• **Work required**
All lines from the one containing "Examining the image, does" through the last line of the listing below are to be copied exactly. Exclude the pictures.

-- Start Supplied data --

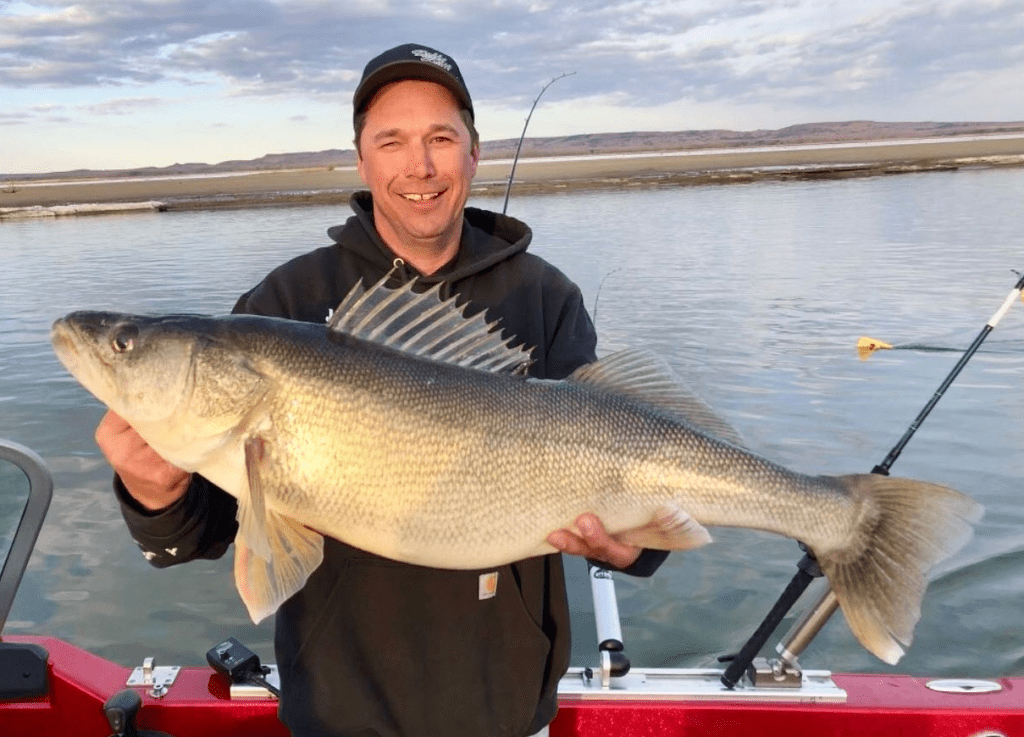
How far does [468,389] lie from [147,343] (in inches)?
32.0

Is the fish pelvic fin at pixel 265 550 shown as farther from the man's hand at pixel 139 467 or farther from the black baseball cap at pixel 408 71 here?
the black baseball cap at pixel 408 71

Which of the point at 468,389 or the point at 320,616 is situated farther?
the point at 320,616

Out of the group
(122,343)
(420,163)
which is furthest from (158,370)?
(420,163)

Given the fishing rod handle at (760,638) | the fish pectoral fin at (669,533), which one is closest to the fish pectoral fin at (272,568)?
the fish pectoral fin at (669,533)

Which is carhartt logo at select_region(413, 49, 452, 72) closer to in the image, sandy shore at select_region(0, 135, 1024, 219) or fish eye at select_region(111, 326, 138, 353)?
fish eye at select_region(111, 326, 138, 353)

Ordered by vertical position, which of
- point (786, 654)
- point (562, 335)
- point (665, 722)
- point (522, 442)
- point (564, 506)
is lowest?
point (665, 722)

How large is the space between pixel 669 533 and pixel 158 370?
1355 mm

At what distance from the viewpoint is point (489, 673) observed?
2.36m

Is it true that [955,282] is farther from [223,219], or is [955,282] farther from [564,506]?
[223,219]

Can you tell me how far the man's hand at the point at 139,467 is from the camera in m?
2.11

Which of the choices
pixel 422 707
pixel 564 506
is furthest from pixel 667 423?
pixel 422 707

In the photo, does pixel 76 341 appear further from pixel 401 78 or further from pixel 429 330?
pixel 401 78

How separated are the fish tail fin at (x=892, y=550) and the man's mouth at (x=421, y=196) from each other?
140 cm

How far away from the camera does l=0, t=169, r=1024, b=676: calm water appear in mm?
4824
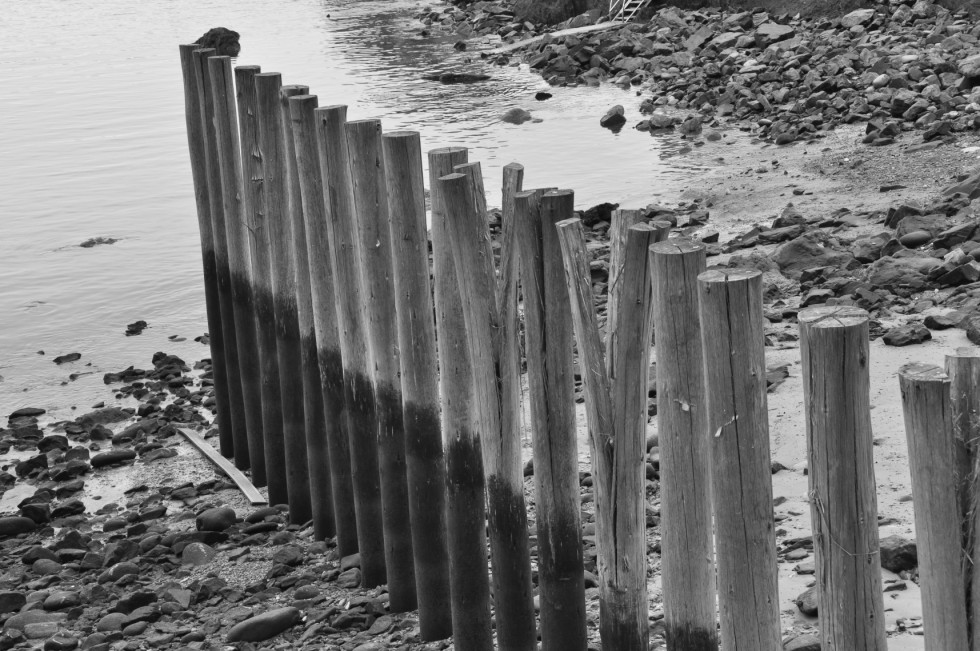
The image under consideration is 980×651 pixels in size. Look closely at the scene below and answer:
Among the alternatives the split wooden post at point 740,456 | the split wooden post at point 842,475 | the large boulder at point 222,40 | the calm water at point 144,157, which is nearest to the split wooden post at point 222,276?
the calm water at point 144,157

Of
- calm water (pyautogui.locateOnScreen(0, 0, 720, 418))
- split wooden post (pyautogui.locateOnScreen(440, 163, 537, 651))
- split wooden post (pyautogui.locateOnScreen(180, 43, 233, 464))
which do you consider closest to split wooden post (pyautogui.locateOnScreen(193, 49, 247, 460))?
split wooden post (pyautogui.locateOnScreen(180, 43, 233, 464))

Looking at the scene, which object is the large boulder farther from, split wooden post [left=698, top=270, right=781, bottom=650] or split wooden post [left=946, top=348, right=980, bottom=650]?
split wooden post [left=946, top=348, right=980, bottom=650]

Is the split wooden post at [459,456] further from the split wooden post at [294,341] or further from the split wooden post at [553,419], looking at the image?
the split wooden post at [294,341]

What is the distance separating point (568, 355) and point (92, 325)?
9.45 meters

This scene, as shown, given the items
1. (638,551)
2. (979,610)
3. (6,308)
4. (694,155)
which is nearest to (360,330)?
(638,551)

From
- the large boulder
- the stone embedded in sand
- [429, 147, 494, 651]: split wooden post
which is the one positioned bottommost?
the stone embedded in sand

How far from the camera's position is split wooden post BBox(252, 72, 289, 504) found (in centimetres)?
585

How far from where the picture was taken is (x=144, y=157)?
19.4 metres

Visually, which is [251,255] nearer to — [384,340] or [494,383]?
[384,340]

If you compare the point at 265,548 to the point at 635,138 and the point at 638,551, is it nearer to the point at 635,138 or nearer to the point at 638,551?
the point at 638,551

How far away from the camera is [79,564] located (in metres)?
6.41

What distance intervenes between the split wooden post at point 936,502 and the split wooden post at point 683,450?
611 mm

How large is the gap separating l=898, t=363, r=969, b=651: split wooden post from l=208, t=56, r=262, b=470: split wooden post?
14.1 feet

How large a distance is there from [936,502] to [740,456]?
1.77ft
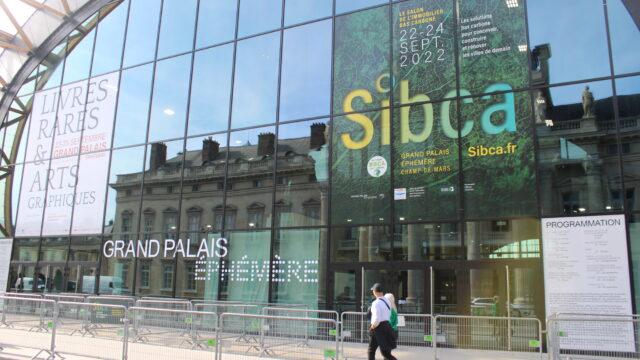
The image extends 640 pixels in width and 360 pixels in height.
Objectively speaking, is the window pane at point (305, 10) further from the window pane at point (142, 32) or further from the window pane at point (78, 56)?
the window pane at point (78, 56)

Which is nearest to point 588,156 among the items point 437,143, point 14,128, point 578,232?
point 578,232

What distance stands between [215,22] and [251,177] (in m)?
6.04

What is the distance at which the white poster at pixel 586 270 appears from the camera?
1140cm

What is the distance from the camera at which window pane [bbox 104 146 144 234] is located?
1933 centimetres

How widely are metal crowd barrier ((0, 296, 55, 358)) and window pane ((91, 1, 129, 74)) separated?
1037cm

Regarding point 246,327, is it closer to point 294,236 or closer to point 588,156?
point 294,236

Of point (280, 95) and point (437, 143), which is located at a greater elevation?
point (280, 95)

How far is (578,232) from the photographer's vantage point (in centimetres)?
1207

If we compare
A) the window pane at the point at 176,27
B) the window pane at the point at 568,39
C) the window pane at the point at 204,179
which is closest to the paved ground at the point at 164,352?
the window pane at the point at 204,179

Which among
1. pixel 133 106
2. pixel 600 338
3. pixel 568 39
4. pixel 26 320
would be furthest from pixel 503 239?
pixel 133 106

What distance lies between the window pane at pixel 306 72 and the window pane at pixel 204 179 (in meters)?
2.72

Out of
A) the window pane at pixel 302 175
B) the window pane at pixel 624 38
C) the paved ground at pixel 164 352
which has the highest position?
the window pane at pixel 624 38

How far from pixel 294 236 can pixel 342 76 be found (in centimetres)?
488

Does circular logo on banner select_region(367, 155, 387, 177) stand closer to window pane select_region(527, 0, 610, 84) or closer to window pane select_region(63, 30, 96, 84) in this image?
window pane select_region(527, 0, 610, 84)
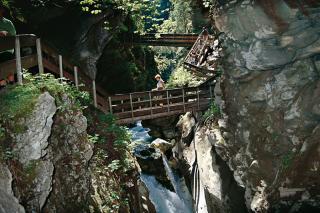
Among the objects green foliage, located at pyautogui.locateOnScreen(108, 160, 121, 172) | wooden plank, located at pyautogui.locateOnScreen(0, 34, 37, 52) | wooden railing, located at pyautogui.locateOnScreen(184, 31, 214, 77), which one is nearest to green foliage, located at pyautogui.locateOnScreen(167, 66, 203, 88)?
wooden railing, located at pyautogui.locateOnScreen(184, 31, 214, 77)

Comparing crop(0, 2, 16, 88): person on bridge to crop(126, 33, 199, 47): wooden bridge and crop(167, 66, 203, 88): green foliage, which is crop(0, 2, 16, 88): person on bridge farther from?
crop(126, 33, 199, 47): wooden bridge

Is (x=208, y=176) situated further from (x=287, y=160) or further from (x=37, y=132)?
(x=37, y=132)

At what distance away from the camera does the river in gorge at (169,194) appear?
14906 millimetres

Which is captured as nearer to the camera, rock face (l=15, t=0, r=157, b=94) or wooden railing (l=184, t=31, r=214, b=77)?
rock face (l=15, t=0, r=157, b=94)

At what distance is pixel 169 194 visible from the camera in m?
15.8

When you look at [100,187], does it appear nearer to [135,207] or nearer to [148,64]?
[135,207]

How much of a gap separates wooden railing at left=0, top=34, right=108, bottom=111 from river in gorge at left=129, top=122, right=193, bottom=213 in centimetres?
393

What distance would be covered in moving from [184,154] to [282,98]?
6.87 meters

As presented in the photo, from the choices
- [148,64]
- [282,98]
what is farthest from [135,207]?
[148,64]

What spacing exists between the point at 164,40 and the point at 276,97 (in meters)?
14.4

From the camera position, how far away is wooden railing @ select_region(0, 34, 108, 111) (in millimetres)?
7598

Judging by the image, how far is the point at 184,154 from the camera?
53.9 ft

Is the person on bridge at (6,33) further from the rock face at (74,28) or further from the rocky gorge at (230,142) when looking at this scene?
the rock face at (74,28)

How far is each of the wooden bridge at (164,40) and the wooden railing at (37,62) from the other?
10.8 m
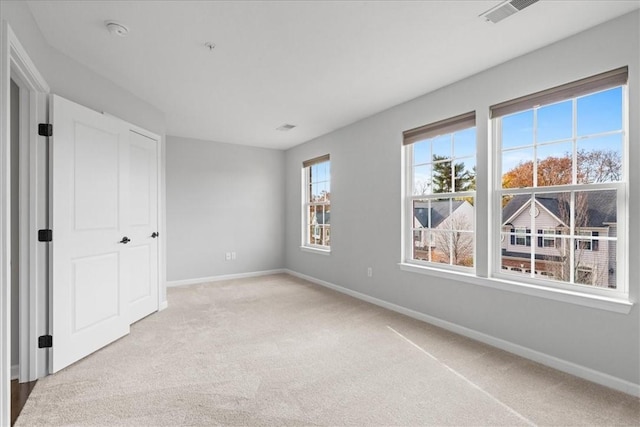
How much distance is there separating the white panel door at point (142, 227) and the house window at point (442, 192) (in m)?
3.09

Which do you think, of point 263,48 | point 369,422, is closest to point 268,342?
point 369,422

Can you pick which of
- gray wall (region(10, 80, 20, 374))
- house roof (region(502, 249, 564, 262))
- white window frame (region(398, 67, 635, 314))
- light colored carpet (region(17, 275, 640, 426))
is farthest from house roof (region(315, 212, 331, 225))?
gray wall (region(10, 80, 20, 374))

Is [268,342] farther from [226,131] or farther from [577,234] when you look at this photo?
[226,131]

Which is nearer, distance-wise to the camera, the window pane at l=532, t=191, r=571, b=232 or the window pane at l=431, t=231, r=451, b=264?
the window pane at l=532, t=191, r=571, b=232

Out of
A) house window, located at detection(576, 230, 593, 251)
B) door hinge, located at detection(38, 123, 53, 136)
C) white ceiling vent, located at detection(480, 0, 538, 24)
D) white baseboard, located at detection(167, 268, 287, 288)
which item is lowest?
white baseboard, located at detection(167, 268, 287, 288)

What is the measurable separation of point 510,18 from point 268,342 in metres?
3.25

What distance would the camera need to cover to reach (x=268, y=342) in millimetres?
3098

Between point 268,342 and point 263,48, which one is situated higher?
point 263,48

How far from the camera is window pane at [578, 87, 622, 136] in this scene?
237 cm

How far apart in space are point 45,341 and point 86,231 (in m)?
0.88

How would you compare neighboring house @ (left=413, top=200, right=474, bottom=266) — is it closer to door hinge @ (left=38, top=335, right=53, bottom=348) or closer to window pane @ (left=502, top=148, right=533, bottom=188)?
window pane @ (left=502, top=148, right=533, bottom=188)

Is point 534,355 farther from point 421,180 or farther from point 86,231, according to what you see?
point 86,231

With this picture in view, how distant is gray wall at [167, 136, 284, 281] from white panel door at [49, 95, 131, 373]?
2254 mm

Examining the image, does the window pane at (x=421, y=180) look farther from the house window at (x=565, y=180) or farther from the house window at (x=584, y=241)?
the house window at (x=584, y=241)
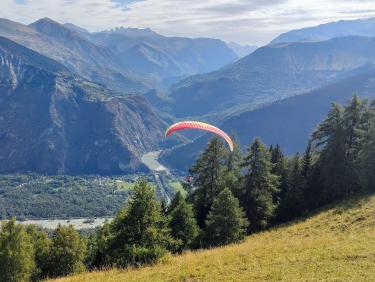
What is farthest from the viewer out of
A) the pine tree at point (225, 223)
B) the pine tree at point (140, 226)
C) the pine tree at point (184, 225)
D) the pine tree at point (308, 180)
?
the pine tree at point (308, 180)

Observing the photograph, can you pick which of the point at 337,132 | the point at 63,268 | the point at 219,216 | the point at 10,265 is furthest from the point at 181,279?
the point at 337,132

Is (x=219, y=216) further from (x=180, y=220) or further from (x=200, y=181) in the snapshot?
(x=200, y=181)

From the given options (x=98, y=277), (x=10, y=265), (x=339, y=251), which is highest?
(x=339, y=251)

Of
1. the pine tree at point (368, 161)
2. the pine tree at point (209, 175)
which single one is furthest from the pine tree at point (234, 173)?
the pine tree at point (368, 161)

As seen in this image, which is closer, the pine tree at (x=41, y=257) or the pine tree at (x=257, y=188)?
the pine tree at (x=41, y=257)

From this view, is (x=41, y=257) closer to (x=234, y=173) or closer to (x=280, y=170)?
(x=234, y=173)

-- End Supplied data --

• **Task answer**
Examining the image, does the window pane at (x=421, y=180) look farther from the house window at (x=565, y=180) or farther from the house window at (x=584, y=241)?
the house window at (x=584, y=241)
What is farthest from the viewer out of
A) the pine tree at point (225, 223)
B) the pine tree at point (140, 226)
C) the pine tree at point (184, 225)
D) the pine tree at point (308, 180)
?
the pine tree at point (308, 180)

Observing the photograph, can you pick which of the point at 337,132 | the point at 63,268 | the point at 219,216 | the point at 10,265 is furthest from the point at 181,279?
the point at 337,132

Is (x=219, y=216) further from (x=180, y=220) or further from (x=200, y=181) in the snapshot?
(x=200, y=181)

From the given options (x=98, y=277), (x=10, y=265), (x=339, y=251), which is highest?
(x=339, y=251)

Of
1. the pine tree at point (368, 161)
2. the pine tree at point (209, 175)
which single one is furthest from the pine tree at point (234, 173)?
the pine tree at point (368, 161)

As seen in this image, which is closer, the pine tree at (x=41, y=257) or the pine tree at (x=257, y=188)?
the pine tree at (x=41, y=257)

From this view, is (x=41, y=257) closer to (x=234, y=173) or closer to (x=280, y=170)?
(x=234, y=173)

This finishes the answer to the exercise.